I’ve been dealing with a lot of bands lately who are sickeningly consistent, almost to a fault. Clutch easily fall into this category as well. Here’s a rock band who haven’t slowed down even in the slightest, still cranking out awesome tunes that sound good and expand their fantastical approach to the genre, covering everything from alternate histories to science-fiction, telling stories rife with outlaw mentality, mischief, and misfortune.
You need look no further than their recent compilation Monsters, Machines, and Mythological Beasts, which groups a hearty handful of tracks across their 30-year career focused on… well, monsters, machines, and mythological beasts. They’re eclectic, and even when their instrumentation is tried, true, and steadfast, their lyrics and themes are about as unpredictable as can be. This, and some more, is all that goes into making them a fun-ass band. I’ve been a fan for quite a while now, and even I have some trouble keeping track of it all (and there’s still a couple of albums I haven’t properly delved into after all this time). One thing that’s true across their music as I’m sure you can guess is the heft of imagination that goes into it.
Sunrise On Slaughter Beach is more of the same – depending on how you feel, you either smiled or are moving toward your browser’s tab bar to close this review (bye?). Neil Fallon is in top form as Clutch‘s crooner, his voice as distinct as ever, Tim Sult’s guitar work is fiercely catchy, Dan Maines’ bass is wonderfully rumbly like a dragon’s hungry tummy, and Jean-Paul Gaster’s drums are formidable and guiding along the album’s many journeys.
“Red Alert (Boss Metal Zone)” is a cheeky track, inspired by anti-vax conspiracy in the early days of COVID-19 and how a schematic for the (in)famous guitar pedal was mistaken as a chip hidden in vaccines. I’m not kidding. Fallon and crew ran with it though, satirically, transposing the prospect of the marriage of human and machine, and going full Blade Runner with it (‘I used to work for Doc Tyrell, it didn’t end so well/Been misbehavin’ since the Tannhäuser Gate‘). The groove here is so good, and makes for a rousing-ass intro track to the album.
This is the kind of stuff you’re well accustomed to as a Clutch fan. Songs rarely veer full-on into humorous territory, but contain enough camp and cult references that add to the enjoyment. A two-fold example is “Mountain of Bone”, which had Fallon inquire to himself (and us) if he’s chaotic evil or lawful(ly) good, nodding to Dungeons & Dragons and its morality alignment system. Honestly, it would make complete sense if Fallon was a D&D fan, given the lyrics he sings and storytelling prowess. He’d make a hell of a DM.
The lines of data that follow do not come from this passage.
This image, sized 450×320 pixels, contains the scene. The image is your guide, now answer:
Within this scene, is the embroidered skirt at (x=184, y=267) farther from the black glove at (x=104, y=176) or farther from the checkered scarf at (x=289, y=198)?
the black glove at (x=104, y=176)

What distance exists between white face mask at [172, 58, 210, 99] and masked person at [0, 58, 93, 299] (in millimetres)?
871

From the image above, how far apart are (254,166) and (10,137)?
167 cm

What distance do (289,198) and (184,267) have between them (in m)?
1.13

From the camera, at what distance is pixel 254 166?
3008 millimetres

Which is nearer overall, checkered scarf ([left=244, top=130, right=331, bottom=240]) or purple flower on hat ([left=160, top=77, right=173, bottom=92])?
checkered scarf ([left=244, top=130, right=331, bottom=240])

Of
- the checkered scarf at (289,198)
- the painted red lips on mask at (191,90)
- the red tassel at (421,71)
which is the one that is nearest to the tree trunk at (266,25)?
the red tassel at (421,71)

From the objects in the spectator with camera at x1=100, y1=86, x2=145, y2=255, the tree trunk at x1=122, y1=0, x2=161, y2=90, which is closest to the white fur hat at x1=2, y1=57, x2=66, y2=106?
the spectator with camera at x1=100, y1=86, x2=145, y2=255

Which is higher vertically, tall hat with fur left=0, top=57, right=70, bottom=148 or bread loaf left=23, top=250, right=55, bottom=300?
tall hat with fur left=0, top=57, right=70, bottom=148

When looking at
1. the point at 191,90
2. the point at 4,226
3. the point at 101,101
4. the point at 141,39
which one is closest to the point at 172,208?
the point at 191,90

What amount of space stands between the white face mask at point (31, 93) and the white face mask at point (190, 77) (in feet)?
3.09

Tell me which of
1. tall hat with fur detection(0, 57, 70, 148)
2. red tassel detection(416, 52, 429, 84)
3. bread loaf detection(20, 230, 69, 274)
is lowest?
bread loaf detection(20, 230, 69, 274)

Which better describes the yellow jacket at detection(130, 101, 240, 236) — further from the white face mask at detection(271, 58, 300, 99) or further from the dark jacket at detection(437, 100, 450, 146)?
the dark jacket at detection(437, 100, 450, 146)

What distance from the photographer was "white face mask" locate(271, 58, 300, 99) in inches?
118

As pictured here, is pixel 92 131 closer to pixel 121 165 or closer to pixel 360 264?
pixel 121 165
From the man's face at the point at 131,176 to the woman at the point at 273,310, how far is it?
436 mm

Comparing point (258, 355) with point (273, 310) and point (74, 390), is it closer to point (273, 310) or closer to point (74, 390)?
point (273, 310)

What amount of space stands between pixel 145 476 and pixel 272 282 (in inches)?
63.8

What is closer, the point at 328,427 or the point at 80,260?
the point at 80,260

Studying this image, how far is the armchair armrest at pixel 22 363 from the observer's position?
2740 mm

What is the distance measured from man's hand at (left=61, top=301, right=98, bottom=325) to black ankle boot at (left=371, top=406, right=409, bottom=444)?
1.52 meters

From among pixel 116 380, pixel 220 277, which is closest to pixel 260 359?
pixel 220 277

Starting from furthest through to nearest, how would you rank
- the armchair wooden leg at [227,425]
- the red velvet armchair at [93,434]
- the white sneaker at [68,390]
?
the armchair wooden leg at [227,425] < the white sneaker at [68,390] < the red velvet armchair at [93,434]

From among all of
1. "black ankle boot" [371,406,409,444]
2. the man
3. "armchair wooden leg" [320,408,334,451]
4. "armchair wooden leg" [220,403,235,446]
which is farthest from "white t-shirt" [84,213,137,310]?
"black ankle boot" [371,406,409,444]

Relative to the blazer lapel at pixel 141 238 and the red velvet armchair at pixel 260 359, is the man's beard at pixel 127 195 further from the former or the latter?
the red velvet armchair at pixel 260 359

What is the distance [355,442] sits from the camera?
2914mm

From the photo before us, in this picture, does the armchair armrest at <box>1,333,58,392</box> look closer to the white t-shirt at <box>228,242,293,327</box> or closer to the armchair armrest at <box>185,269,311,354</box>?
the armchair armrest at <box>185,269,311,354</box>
“Slaughter Beach”, the album’s kind-of title track, is a wild endeavor with a surgically singable chorus and video so conceptual and literal to the lyrics, it’s actually impressive. This was all apparently inspired by a nighttime walk along the Delaware Bay – ‘Odd things happen there,’ says Fallon. The horseshoe crabs it references also helped inspire the cover, which has the ‘blue-blooded freaks‘ taking flight with nomadic pilots on top. One of this planet’s weirdest creatures made weirder – only Clutch could or would do something like this.
The details in these songs flood you with visions, another Clutch staple. “We Strive for Excellence” is an ode to childhood antics, doing shit you’re not supposed to do, but having a damn good time, injuries notwithstanding. Fallon embodies his topic, talking about his uncle’s favorite Farrah Fawcett lighter, snake bites (‘You’re in the Cub Scouts, right?/I believe I need a tourniquet‘), and calling back to when Evel Knievel captivated America with death-defying stunts. The descending guitar riff during the verses acting like the downward trajectory a kid on his bike takes after launching off a homemade plywood ramp in his backyard.
That’s really what it’s all about. Clutch pumps the blood and soundtracks any good time you could probably think of. It’s what made them the perfect soundtrack for the bullshit Bam Margera put his friends and family through on Viva La Bam, where I first heard this band. Their stonery slant is endearing, high or not, and this album in particular has some of the most amusing lyrics yet. “Three Golden Horns” deserves a quick shout-out for its hook toward the middle – ‘Turtlenecks and switchblade knifes/Pointy shoes, back-alley dice/Oh, what’s the use?/Jazz music corrupts our youth!‘
I get the sense it’s all in a day’s work for the Maryland group commonly referred to as the hardest working band in rock by fans, but don’t mistake that for complacency or stagnation. Clutch still have the capacity to shift into higher gears when they want, and that attitude makes Sunrise On Slaughter Beach one of their tightest efforts in a while, dare I say since Earth Rocker. Fans can’t go wrong and, really, if you’ve gone this long without checking Clutch out, now’s a good time. Have a blast.